The point of having more threads is for latency reasons -- when one thread is blocked for some reason, such as waiting to fetch a value from memory or to get the result of an arithmetic instruction, the SM will run a different thread instead. The point of using more threads is that it gives you more opportunities to hide this latency: more chances to have independent work available to do when some instructions are blocked, waiting for data.
If I have a 48kB shared memory per SM and I make a kernel where I allocate 32kB in shared memory that means that only 1 block can be running on one SM at the same time?
Yes, that is correct.
Shared memory must support the "footprint" of all "resident" threadblocks. In order for a threadblock to be launched on a SM, there must be enough shared memory to support it. If not, it will wait until the presently executing threadblock has finished.
There is some nuance to this arriving with Maxwell GPUs (cc 5.0, 5.2). These GPUs support either 64KB (cc 5.0) or 96KB (cc 5.2) of shared memory. In this case, the maximum shared memory available to a single threadblock is still limited to 48KB, but multiple threadblocks may use more than 48KB in aggregate, on a single SM. This means a cc 5.2 SM could support 2 threadblocks, even if both were using 32KB shared memory.
My kernel call fails with "out of memory". It makes significant usage of the stack frame and I was wondering if this is the reason for its failure.
When invoking nvcc with --ptxas-options=-v it print the following profile information:
150352 bytes stack frame, 0 bytes spill stores, 0 bytes spill loads
ptxas info : Used 59 registers, 40 bytes cmem[0]
Hardware: GTX480, sm20, 1.5GB device memory, 48KB shared memory/multiprocessor.
My question is where is the stack frame allocated: In shared, global memory, constant memory, ..?
I tried with 1 thread per block, as well as with 32 threads per block. Same "out of memory".
Another issue: One can only enlarge the number of threads resident to one multiprocessor if the total numbers of registers do not exceed the number of available registers at the multiprocessor (32k for my card). Does something similar apply to the stack frame size?
Stack is allocated in local memory. Allocation is per physical thread (GTX480: 15 SM * 1536 threads/SM = 23040 threads). You are requesting 150,352 bytes/thread => ~3.4 GB of stack space. CUDA may reduce the maximum physical threads per launch if the size is that high. The CUDA language is not designed to have a large per thread stack.
In terms of registers GTX480 is limited to 63 registers per thread and 32K registers per SM.
Stack frame is most likely in the local memory.

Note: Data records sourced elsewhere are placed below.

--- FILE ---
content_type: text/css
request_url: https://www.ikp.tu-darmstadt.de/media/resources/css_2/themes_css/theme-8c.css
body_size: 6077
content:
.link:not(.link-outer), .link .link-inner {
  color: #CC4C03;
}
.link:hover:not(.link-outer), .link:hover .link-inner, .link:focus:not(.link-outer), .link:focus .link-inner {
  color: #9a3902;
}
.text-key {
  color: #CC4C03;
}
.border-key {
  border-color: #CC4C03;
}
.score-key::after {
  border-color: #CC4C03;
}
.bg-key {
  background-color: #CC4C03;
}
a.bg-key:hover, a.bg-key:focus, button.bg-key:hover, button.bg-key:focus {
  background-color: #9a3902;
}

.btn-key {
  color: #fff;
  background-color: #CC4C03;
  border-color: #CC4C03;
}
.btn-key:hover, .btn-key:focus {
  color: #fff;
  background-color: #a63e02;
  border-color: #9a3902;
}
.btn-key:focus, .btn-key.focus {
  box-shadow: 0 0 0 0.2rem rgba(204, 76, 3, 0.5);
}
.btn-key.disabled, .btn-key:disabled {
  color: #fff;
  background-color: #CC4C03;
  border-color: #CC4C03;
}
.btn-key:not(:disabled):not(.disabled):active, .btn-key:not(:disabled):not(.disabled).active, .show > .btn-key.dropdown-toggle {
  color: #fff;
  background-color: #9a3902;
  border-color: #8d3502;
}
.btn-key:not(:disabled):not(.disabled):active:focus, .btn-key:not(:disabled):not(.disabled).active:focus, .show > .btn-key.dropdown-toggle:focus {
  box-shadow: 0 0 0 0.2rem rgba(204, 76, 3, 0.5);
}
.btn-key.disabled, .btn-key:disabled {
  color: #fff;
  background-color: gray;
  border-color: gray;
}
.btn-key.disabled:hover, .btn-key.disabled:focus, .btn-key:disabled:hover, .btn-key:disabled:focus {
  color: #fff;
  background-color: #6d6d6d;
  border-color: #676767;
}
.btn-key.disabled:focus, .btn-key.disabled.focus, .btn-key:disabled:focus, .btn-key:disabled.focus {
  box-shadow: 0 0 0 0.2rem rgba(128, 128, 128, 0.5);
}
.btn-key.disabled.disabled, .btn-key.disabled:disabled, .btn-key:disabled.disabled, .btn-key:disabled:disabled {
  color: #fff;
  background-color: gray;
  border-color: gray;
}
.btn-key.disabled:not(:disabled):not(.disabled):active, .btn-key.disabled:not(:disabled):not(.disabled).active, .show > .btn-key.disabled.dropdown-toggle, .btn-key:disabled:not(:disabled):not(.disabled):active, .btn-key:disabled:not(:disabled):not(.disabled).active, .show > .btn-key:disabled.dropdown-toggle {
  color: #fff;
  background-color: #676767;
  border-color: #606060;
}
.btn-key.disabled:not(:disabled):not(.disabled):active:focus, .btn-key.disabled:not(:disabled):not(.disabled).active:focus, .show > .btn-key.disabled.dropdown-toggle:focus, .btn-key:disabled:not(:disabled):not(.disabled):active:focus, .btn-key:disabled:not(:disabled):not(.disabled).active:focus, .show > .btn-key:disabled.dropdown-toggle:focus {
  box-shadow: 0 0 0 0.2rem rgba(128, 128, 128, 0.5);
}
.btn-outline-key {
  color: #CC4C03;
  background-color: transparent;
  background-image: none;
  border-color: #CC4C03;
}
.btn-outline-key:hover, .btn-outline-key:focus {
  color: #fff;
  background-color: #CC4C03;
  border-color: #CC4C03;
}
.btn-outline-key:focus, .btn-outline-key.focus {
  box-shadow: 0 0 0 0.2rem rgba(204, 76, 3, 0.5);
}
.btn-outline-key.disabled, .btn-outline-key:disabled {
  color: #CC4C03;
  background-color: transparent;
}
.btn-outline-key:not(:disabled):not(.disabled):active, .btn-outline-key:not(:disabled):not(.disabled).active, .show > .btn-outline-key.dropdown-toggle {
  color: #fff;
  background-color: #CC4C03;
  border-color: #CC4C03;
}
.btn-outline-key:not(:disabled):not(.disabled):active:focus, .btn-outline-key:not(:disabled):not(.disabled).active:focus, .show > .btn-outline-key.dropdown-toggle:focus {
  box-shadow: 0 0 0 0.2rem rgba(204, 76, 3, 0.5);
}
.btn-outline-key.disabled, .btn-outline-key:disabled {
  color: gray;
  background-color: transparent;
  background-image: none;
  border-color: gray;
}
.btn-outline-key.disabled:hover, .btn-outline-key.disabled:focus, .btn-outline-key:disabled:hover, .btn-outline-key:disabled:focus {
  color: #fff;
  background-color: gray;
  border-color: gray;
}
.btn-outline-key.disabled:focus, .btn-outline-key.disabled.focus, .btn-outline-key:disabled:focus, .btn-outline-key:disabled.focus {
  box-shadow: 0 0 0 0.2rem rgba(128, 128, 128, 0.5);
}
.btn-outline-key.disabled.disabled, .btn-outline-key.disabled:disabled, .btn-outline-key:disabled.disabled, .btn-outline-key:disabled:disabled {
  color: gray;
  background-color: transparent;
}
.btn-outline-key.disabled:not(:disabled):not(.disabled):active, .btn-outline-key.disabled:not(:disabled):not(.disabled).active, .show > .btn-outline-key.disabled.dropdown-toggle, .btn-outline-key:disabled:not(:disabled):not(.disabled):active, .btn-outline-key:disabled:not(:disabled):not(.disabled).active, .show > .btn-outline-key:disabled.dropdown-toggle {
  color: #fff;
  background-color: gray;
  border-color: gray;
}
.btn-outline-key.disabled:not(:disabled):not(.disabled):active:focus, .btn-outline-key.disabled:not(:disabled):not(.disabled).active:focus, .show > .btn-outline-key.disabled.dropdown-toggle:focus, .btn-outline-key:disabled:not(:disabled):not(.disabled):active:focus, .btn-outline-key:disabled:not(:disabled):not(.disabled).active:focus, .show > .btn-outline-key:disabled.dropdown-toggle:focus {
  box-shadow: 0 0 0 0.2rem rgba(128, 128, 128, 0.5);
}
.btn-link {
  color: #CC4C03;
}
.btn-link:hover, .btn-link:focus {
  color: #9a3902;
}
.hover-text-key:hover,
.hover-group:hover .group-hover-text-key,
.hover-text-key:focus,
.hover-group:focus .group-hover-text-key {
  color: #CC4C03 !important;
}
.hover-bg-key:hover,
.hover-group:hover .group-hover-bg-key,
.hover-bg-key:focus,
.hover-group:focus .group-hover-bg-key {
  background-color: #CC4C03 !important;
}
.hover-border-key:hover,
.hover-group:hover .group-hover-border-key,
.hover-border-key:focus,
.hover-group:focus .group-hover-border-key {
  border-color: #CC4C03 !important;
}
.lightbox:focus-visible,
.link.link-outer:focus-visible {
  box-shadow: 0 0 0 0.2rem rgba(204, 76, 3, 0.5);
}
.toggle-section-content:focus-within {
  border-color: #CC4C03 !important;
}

I believe there is some limitation of the local memory usage, but even without it, I think CUDA driver might allocate more local memory than just for one thread in your <<<1,1>>> launch configuration.
One way or another, even if you manage to actually run your code, I fear it may be actually quite slow because of all those stack operations. Try to reduce the number of function calls (e.g. by inlining those functions).